What is a project phase?

A project phase is a small cycle within a full life cycle of a project. This cycle is made up of a series of logically interrelated activities that, once achieved, signals the completion of a phase. Each phase has a distinct purpose and focus. Different criteria are set to ensure that each phase contributes to the completion of the project. A phase normally ends once a deliverable is passed to the next phase, and it continues down to project closure.

Typically, there are four standard phases: conceptualisation, planning, execution and termination.

Conceptualisation Phase

The first phase, also known as the initiation phase and the starting point of the project, is when strategies are laid out and the fundamentals of the project are defined and agreed. The main purpose of this phase is to determine the need for the project to take place. Primary problems are identified and the intended solution is presented to the client and/or key stakeholders. While this is far from a complete pitch, the primary goal of this phase is to determine everything on a strategic level, most especially the potential outcome and its impact on the organisation as a whole. Nothing is yet set in stone – ideas are presented, discussed, clarified and finalised. The most important deliverable in this phase is a project contract.

Planning Phase

In this second phase of the project life cycle, the ideas discussed and presented are beginning to have concrete, laid out plans. The statement of the works, the key objectives, purpose of the project, identifying of resources, possible bottlenecks and problems, and the specific metrics of success are identified.

As this phase is rather intensive by nature, it takes several weeks to be accomplished. Several departments, process owners and personnel are involved to ensure that the project is set up to be a success. Even budget deliberation is tackled and given a go signal by key stakeholders. One of the main goals of this phase is to make detailed milestones for the project.  As everything is being fleshed out in this phase, contingency management is also thoroughly discussed, to anticipate and make concrete plans of action, should bottlenecks arise during the project.

Execution Phase

As the phrase implies, this is where all the plans, actions and tasks previously agreed are put into motion. Manpower is deployed, tools are used and most importantly, performance is measured. These metrics are important as they lay out the status and performance of the project based on the goals, objectives and parameters set at the onset. Of course, all of these are specific to the budget and timelines identified.

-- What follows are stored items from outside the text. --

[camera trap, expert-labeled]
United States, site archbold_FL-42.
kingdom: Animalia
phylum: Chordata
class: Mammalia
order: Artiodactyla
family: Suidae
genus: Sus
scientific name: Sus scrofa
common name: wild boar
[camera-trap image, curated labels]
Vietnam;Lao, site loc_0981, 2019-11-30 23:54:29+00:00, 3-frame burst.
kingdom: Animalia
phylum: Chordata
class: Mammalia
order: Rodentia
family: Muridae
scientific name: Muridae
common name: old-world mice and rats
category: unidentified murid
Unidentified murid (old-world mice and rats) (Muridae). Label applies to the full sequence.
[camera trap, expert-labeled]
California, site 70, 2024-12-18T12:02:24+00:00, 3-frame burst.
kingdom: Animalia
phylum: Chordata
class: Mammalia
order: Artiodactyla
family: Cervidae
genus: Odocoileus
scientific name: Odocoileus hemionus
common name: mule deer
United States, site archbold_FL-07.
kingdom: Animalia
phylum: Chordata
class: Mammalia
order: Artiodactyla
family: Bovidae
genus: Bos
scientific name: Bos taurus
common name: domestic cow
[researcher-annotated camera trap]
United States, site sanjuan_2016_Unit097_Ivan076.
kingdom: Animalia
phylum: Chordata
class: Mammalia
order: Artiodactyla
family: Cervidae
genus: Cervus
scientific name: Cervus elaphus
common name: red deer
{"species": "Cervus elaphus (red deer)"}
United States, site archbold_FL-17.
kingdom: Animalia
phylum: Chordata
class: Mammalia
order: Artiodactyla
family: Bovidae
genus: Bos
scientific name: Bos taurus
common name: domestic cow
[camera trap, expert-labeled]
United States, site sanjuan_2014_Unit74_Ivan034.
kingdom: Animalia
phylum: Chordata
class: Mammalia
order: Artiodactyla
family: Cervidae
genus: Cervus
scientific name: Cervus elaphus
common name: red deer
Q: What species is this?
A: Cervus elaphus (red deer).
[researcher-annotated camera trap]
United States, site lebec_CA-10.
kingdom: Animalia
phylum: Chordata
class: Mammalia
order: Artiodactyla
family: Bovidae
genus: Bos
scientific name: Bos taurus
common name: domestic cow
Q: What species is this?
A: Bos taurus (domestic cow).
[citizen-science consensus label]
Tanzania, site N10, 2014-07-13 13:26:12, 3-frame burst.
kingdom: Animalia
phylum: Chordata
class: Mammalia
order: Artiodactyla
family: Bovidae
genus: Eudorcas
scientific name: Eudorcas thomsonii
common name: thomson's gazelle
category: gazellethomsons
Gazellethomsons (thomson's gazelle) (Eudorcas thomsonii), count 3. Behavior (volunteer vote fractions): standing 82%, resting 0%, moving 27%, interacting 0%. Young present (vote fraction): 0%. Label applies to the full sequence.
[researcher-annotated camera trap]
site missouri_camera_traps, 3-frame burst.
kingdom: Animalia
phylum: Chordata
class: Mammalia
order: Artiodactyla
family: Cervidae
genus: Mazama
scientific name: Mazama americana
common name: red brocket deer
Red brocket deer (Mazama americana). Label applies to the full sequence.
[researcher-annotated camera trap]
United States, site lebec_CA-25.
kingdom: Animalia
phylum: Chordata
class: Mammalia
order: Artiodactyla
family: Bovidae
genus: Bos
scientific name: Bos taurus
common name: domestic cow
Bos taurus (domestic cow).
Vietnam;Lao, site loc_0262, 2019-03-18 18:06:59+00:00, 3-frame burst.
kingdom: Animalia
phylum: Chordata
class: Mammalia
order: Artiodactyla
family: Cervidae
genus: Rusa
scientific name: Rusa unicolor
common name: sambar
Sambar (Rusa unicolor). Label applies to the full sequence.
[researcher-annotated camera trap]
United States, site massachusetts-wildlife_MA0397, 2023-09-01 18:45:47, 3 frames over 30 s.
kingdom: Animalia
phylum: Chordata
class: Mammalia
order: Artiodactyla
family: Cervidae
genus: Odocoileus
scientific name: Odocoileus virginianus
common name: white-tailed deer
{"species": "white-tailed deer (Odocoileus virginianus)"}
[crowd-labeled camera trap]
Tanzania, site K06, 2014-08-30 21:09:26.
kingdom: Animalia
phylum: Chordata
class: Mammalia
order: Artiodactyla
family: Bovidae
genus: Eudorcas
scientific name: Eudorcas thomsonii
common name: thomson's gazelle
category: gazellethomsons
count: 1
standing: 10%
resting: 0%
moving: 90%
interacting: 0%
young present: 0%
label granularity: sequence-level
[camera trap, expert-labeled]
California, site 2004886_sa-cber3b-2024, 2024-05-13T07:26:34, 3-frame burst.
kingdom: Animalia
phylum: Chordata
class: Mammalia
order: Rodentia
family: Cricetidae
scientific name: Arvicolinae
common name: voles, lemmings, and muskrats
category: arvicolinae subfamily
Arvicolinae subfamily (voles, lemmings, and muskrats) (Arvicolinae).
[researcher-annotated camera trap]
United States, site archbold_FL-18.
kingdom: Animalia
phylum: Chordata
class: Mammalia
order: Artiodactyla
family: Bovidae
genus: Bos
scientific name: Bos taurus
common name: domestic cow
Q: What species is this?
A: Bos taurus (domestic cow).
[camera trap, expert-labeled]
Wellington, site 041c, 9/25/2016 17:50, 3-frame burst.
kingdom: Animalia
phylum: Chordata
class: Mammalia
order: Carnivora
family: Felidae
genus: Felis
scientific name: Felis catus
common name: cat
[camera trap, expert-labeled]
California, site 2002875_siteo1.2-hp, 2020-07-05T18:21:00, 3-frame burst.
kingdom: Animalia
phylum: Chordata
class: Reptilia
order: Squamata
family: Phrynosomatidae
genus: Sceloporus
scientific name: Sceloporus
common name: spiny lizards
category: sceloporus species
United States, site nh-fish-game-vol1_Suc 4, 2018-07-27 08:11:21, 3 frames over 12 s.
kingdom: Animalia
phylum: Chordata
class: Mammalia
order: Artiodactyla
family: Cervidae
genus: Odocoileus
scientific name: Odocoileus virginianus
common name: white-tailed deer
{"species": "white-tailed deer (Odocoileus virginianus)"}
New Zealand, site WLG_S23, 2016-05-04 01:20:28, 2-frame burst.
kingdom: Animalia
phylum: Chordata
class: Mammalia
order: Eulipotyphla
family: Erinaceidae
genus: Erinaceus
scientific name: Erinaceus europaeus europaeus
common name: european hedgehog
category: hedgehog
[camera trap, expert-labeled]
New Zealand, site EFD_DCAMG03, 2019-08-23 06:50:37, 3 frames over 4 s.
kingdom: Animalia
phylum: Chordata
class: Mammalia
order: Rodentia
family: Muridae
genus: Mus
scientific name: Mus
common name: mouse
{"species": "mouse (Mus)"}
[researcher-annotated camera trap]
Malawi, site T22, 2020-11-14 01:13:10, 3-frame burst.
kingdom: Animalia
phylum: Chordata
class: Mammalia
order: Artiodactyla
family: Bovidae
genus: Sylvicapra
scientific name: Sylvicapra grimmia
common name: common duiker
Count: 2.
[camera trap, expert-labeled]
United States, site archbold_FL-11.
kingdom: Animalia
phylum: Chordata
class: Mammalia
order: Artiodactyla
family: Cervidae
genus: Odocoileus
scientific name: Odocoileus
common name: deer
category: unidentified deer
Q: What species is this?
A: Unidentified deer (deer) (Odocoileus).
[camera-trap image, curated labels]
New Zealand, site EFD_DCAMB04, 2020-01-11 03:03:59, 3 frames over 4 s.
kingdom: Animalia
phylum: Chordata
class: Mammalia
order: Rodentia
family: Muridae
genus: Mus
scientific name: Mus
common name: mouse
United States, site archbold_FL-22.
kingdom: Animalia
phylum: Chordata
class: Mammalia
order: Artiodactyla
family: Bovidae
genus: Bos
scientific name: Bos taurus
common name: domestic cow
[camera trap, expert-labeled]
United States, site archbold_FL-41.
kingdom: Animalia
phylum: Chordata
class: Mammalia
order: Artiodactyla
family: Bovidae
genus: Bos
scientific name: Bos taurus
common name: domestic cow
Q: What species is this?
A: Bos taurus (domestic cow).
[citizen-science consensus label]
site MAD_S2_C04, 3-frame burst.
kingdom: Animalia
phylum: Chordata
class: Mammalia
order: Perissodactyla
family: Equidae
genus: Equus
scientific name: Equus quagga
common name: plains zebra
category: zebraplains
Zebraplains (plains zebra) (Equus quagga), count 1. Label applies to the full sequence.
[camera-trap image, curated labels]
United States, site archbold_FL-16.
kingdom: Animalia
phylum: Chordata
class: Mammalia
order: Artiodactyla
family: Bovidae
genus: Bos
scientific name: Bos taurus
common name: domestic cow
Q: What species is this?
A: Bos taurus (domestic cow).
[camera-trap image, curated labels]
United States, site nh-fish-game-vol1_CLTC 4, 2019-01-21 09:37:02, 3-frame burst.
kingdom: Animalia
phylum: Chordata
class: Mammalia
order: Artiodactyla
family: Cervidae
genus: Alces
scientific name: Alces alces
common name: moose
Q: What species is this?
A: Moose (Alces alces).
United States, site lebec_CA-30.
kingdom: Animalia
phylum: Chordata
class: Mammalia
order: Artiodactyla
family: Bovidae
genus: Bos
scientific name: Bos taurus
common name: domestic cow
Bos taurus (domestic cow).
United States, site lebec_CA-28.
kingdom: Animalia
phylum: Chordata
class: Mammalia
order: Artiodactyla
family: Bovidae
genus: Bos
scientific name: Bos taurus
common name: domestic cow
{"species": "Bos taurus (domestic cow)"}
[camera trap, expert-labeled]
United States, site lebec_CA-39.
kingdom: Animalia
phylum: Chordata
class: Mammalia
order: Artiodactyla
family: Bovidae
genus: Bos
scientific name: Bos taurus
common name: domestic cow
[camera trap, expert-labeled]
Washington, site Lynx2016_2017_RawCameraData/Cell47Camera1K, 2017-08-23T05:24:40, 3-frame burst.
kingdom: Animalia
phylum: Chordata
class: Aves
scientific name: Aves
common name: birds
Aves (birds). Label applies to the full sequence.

Adjustments are also made during this period, but all in calculated thresholds. The main goal is to deliver what has been laid out and to ensure that project costs do not creep, whilst objectives are still met. At this phase, the main deliverables are specific outputs for each task. These outputs can be revised if they fail to meet the standards which might result in unnecessary setbacks for the project. Nonetheless, all of these are foreseen, and corresponding allowances have been included in the timeline to ensure that even with the revisions, the project is not delayed.

Termination Phase

This is the end of the project life cycle. This means that the project has successfully reached, met the criteria of each phase, and delivered its initial goal. While this phase is the end, it does not mean that there are no more tasks involved. In fact, this is one of the most gruelling parts of the project life cycle.

There are many documents that need to be submitted for final sign off – likely to be post-project assessments, financial and liquidation reports, and project closure documentation. This phase is important as it sets the tone for succeeding projects.

Managing a project is not easy. There are many things to be done and deliverables to accomplish. The project life cycle makes it easier for project managers to oversee any projects. This parsimonious tool helps in the careful and thorough creation of meaningful and successful projects without going beyond the baseline measures.